# New 419 sod Fertilizer Recommendation



## elm34 (May 10, 2017)

I just had new 419 Bermuda sod installed in my backyard on Monday that was mostly brown when installed as the sod farm delivered it last Thursday during a heavy rain here in DFW and the installation company wasn't able to get it done until Monday. I have been watering it 2 times a day so far for 15 minutes each zone which equates to 1 inch of water. When should I apply my first application of fertilizer? I have a bag of Dr. Iron which I believe is 20% iron. Would it be ok, to drop some of this down to help with the color?


----------



## erdons (Apr 3, 2018)

I usually apply a starter fertilizer with 18-24-12 or 18-24-6 within the first week of laying down any sod.


----------



## Mightyquinn (Jan 31, 2017)

erdons said:


> I usually apply a starter fertilizer with 18-24-12 or 18-24-6 within the first week of laying down any sod.

Supplied records:
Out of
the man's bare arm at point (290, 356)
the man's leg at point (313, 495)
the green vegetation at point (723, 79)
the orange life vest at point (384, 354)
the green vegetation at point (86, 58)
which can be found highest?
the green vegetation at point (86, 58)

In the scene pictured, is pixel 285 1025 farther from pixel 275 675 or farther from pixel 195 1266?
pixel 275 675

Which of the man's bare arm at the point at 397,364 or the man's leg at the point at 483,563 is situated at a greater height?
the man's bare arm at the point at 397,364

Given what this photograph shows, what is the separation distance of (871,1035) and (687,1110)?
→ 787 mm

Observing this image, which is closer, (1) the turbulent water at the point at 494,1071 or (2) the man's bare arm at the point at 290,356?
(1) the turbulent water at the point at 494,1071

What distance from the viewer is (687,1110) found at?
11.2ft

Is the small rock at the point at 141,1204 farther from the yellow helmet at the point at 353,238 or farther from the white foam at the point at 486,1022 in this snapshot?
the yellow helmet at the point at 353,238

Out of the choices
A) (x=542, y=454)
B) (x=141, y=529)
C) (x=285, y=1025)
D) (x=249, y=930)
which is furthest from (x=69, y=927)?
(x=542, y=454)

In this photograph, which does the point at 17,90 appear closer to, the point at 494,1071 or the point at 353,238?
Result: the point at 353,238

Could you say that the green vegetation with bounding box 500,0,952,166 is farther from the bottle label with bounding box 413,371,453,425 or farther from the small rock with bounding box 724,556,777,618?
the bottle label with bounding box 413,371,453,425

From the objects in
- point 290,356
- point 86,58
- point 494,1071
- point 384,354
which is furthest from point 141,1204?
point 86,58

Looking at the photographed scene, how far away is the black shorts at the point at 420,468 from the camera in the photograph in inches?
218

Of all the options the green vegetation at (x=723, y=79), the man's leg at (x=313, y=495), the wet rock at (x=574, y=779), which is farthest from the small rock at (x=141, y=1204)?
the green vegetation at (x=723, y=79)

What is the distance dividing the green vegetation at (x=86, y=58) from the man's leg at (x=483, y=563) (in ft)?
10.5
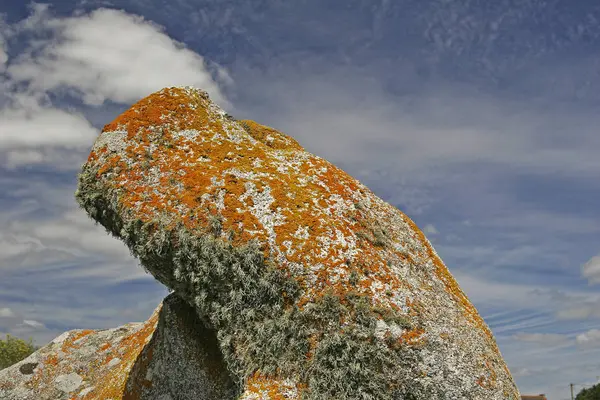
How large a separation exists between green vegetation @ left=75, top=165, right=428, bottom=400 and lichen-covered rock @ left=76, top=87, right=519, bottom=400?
0.06 ft

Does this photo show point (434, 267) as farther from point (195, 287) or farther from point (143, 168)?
point (143, 168)

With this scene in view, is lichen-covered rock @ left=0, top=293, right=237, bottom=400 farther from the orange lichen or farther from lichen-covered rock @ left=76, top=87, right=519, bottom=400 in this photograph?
the orange lichen

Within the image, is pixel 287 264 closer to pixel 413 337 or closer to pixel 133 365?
pixel 413 337

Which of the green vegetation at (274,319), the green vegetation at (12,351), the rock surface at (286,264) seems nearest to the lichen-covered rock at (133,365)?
the rock surface at (286,264)

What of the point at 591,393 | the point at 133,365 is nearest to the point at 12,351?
the point at 133,365

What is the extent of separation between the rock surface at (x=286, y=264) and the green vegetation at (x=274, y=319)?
0.02m

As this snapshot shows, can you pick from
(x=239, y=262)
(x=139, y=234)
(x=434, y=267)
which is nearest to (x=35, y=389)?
(x=139, y=234)

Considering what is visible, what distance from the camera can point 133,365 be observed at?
13.4 meters

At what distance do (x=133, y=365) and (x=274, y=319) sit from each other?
540 centimetres

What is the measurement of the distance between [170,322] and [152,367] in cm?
104

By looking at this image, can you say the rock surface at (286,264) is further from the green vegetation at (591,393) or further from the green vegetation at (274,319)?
the green vegetation at (591,393)

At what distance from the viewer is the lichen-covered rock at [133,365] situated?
1185cm

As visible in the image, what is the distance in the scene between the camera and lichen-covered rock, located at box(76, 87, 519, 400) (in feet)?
30.0

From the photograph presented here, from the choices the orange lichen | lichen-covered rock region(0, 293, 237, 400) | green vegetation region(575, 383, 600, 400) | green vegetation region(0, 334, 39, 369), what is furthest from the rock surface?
green vegetation region(575, 383, 600, 400)
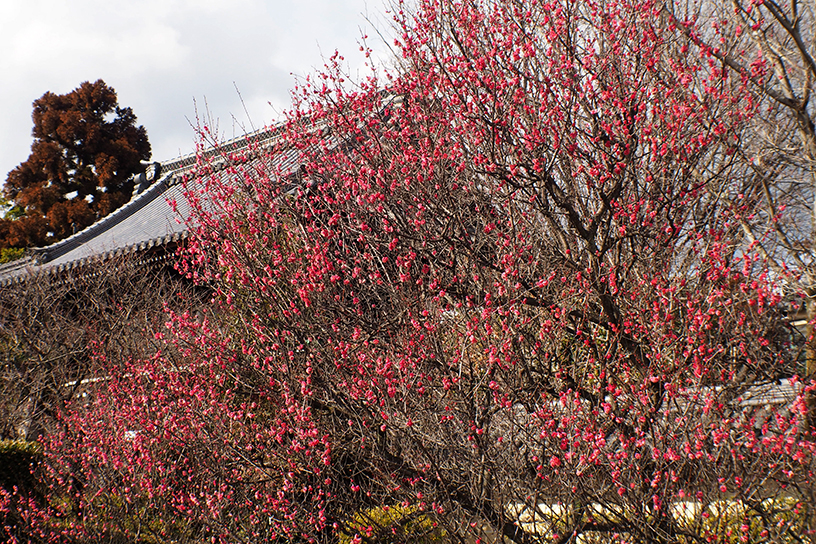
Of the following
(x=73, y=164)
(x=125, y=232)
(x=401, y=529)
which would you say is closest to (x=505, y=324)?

Problem to solve:
Copy out the full thread on fertilizing new sod word for word. The entries were taken from a different source than the thread on fertilizing new sod.

Task output:
# New 419 sod Fertilizer Recommendation



## elm34 (May 10, 2017)

I just had new 419 Bermuda sod installed in my backyard on Monday that was mostly brown when installed as the sod farm delivered it last Thursday during a heavy rain here in DFW and the installation company wasn't able to get it done until Monday. I have been watering it 2 times a day so far for 15 minutes each zone which equates to 1 inch of water. When should I apply my first application of fertilizer? I have a bag of Dr. Iron which I believe is 20% iron. Would it be ok, to drop some of this down to help with the color?


----------



## erdons (Apr 3, 2018)

I usually apply a starter fertilizer with 18-24-12 or 18-24-6 within the first week of laying down any sod.


----------



## Mightyquinn (Jan 31, 2017)

erdons said:


> I usually apply a starter fertilizer with 18-24-12 or 18-24-6 within the first week of laying down any sod.